1Riesin Austria, wie herrlich glänzest du vor meinen Blicken!
2Eine blanke Mauerkrone seh' ich stolz das Haupt dir schmücken,
3Weicher Locken üpp'ge Fülle reich auf deine Schultern fallen
4Blonden Golds, wie deine Saaten, die im Winde fröhlich wallen.
5Festlich prangt dein Leib, der wonn'ge, in dem grünen Sammtgewande,
6Dran als Silbergurt die Donau, und die Rebe als Guirlande;
7Leuchtend flammt dein Schild, der blanke, welchem Lerch' und Aar entsteigen,
8Aller Welt von deinem Bündniß mit dem Tag und Licht zu zeigen!
9Farbig ist ein Blumenestrich dir zu Füßen aufgegangen,
10Eine Garde stolzer Eichen seh' ich im Gefolg dir prangen,
11Kön'gen gleich in Purpurmänteln deine hohen Berge ragen,
12Die als Kronen schmucke Burgen hell im Morgenrothe tragen.
13Hier bist du die Braut, die heitre, unter Blüthen an der Quelle,
14Kränzend sich mit Perl' und Rose, spiegelnd sich in klarer Welle!

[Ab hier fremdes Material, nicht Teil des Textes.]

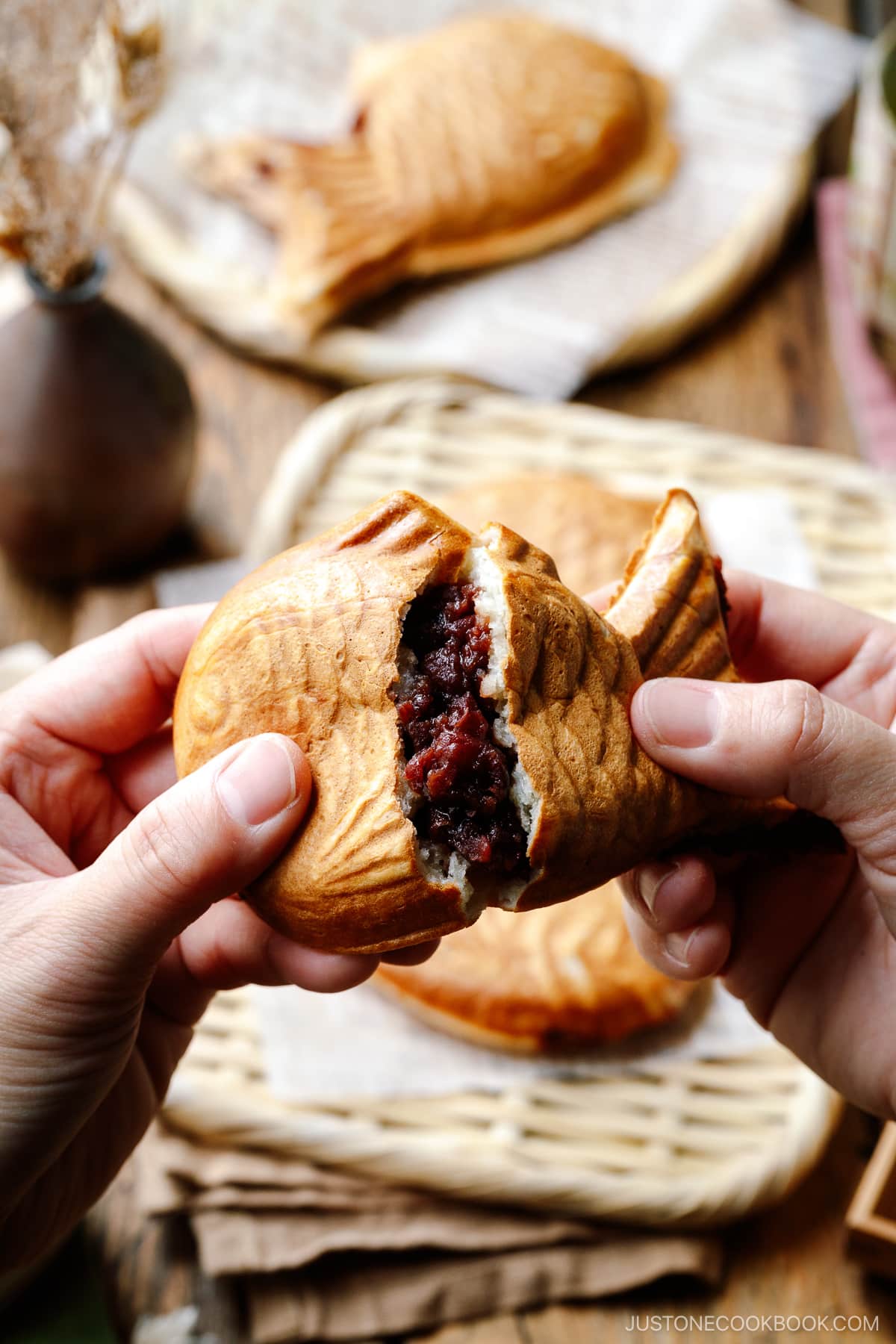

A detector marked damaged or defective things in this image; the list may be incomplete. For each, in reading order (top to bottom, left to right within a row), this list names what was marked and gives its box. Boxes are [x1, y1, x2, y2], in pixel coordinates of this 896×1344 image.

broken taiyaki half [182, 12, 676, 336]
broken taiyaki half [173, 486, 789, 956]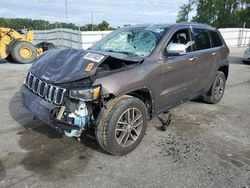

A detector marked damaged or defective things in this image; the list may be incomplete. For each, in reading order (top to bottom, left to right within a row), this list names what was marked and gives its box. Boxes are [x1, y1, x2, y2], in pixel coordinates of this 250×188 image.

shattered windshield [91, 25, 169, 57]
crumpled hood [29, 48, 107, 83]
crumpled hood [29, 48, 143, 83]
damaged gray suv [20, 23, 229, 156]
broken front bumper [20, 85, 80, 131]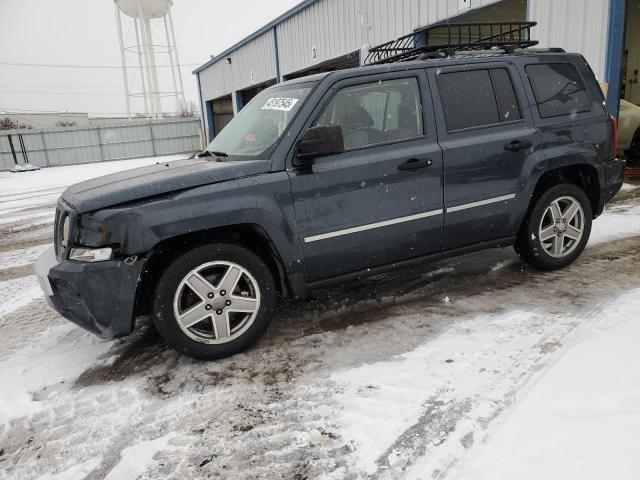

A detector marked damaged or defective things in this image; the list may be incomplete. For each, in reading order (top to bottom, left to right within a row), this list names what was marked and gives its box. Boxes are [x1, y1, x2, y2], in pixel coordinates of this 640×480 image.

crumpled hood [60, 158, 270, 213]
damaged front bumper [36, 248, 145, 338]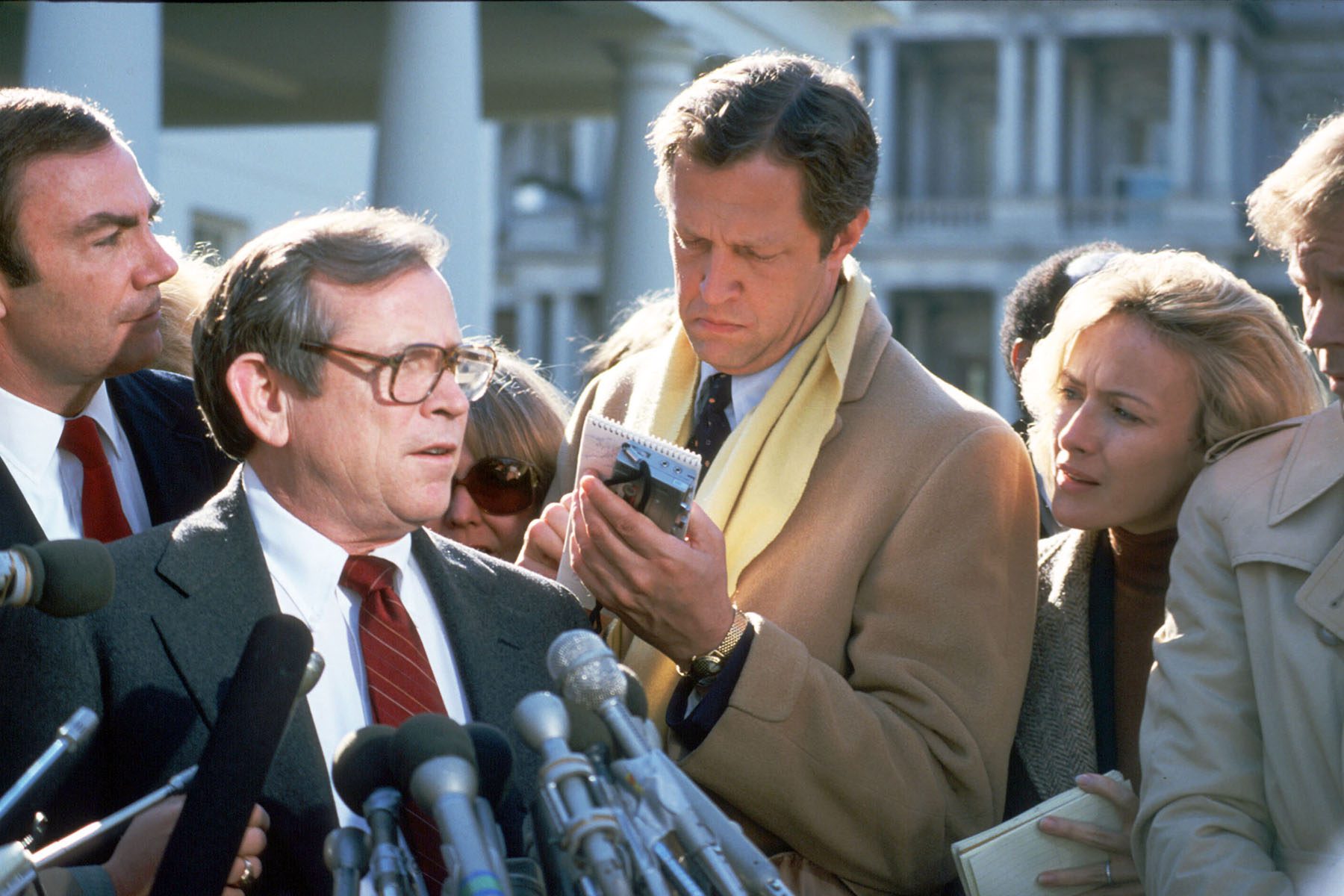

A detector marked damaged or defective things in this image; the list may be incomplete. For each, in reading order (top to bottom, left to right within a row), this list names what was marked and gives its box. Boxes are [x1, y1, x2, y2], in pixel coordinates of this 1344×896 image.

rust turtleneck sweater [1113, 526, 1177, 789]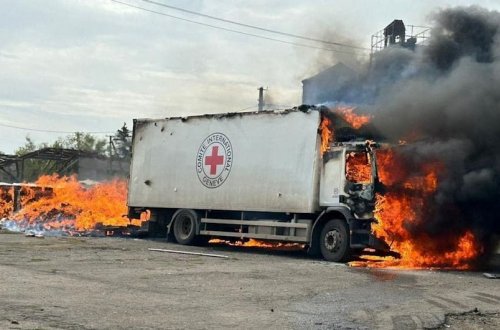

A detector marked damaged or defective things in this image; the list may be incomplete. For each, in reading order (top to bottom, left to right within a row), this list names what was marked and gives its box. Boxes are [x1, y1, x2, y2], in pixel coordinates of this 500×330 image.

burnt truck panel [129, 110, 320, 214]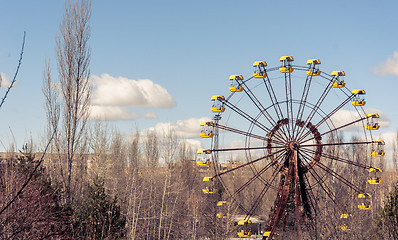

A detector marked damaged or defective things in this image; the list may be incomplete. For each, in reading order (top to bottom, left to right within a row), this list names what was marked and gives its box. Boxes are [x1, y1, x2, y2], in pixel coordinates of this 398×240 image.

rusty metal structure [202, 57, 382, 239]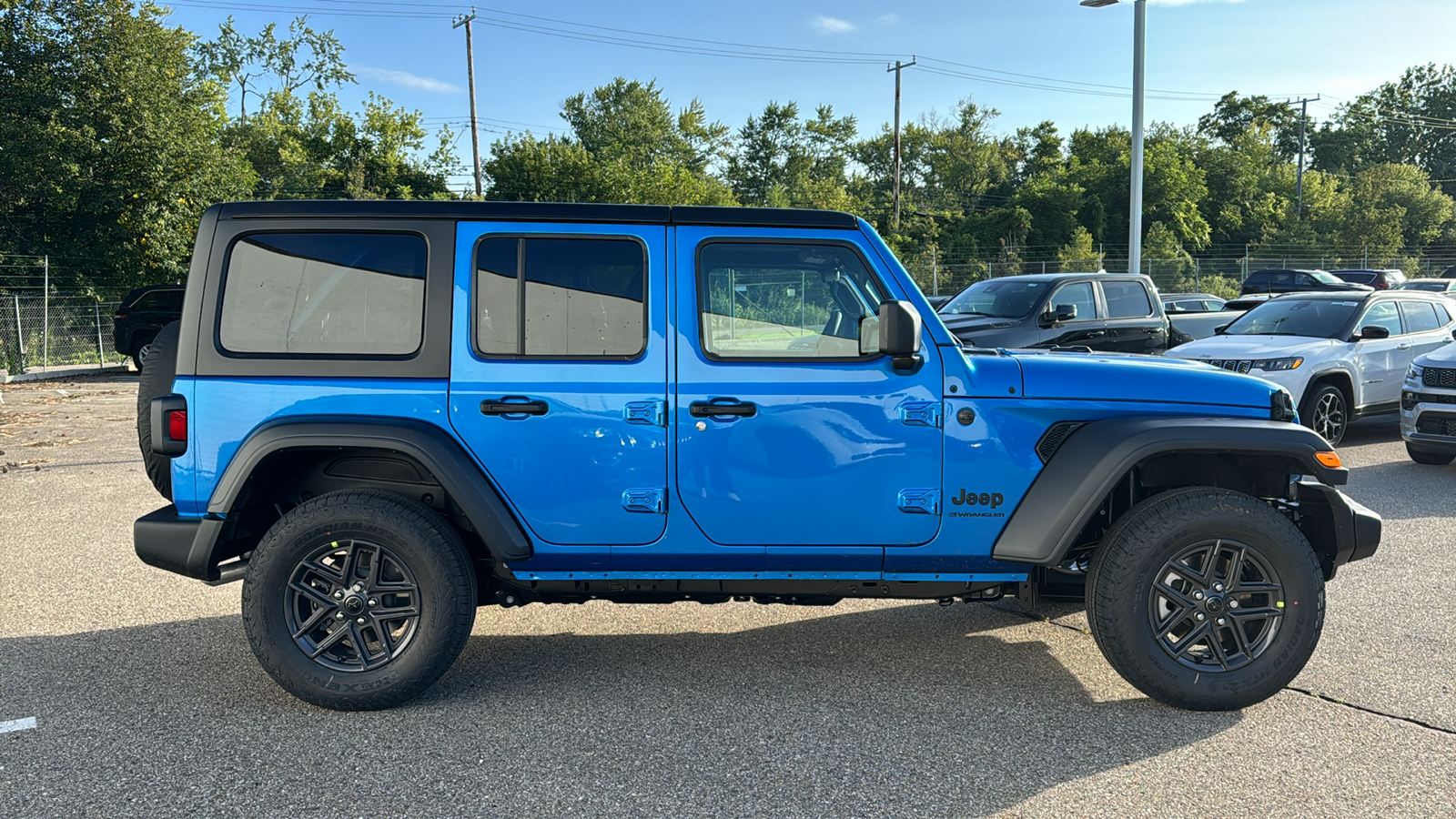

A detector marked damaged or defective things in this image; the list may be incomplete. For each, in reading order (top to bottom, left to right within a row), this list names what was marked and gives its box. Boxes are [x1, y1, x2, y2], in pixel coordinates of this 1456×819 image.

pavement crack [1287, 682, 1456, 734]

15Dort gleich muth'ger Amazone nach ersiegter Schlacht zu schauen,
16Erzumpanzert und gewaltig, doch voll Schönheit selbst das Grauen!
17Wie im hohen Göttertempel glorreich einst Pallas-Athene,
18Stehst du da in stiller Weisheit, heil'ger Kraft und milder Schöne!
19Aus den lieben süßen Augen muß ein hoher Geist auch sprühen,
20Unterm üpp'gen schönen Busen dir ein edles Herz auch glühen.
21In der Hand des Wissens Bücher hältst du siegreich aufgeschlagen,
22Wissend, daß, wie deine Saaten, sie manch goldnes Körnlein tragen,
23Daß, wer hat gesunde Augen, Tageslicht vertragen lerne,
24Und noch keine Hütt' in Flammen ward gesteckt durchs Licht der Sterne.
25Erz berührt und Stein und Leinwand deine Zauberhand nur sachte,
26Sieh, da als ein Gott lebendig springt der Marmor aus dem Schachte,
27Sieh, da lebt und spricht die Leinwand, fröhlich klingen die Metalle,
28Und der Kunst geweihte Dome ragen hoch zur Sternenhalle!
29Freiheit prangt als heil'ge Losung über deinen Friedenshütten,
30Freiheit glänzt auf allen Bannern, drunter je dein Volk gestritten;
31Besser als die Händ' in Fesseln taugen dir die fessellosen,
32Sei's das Schwert der Schlacht zu schwingen, sei's zu pflücken Friedensrosen.
33Doch: Vertrauen! heißt die Fessel, die dir gilt, dein Volk zu binden,
34Und um Brüder sie und Brüder und um Fürst und Volk zu winden;
35Wenn der heil'ge Regenbogen stolz sich wölbt durch Wettergrauen,
36Strahlt aus ihm herab das große, schöne, ew'ge Wort: Vertrauen!
37Drum wohl darfst du stolz und freudig, Austria, dein Haupt erheben,
38Durch der fernsten Zeiten Nebel wird dein Schild noch glänzend schweben!
39Viel hat dich der Herr gesegnet, doch du darfst auch rühmend sagen,
40Daß bei dir die edlen Keime reich und herrlich Frucht getragen! –
41Also klang jüngst meine Hymne. Sonst, wenn Dichter Hymnen singen,
42Glänzt ihr Aug' wie Sonnenjubel, jauchzt ihr Herz wie Harfenklingen;
43Doch wie mocht' es denn geschehen, daß ich mußte bei der meinen
44So aus tiefstem, vollstem Herzen viel der bittren Thränen weinen?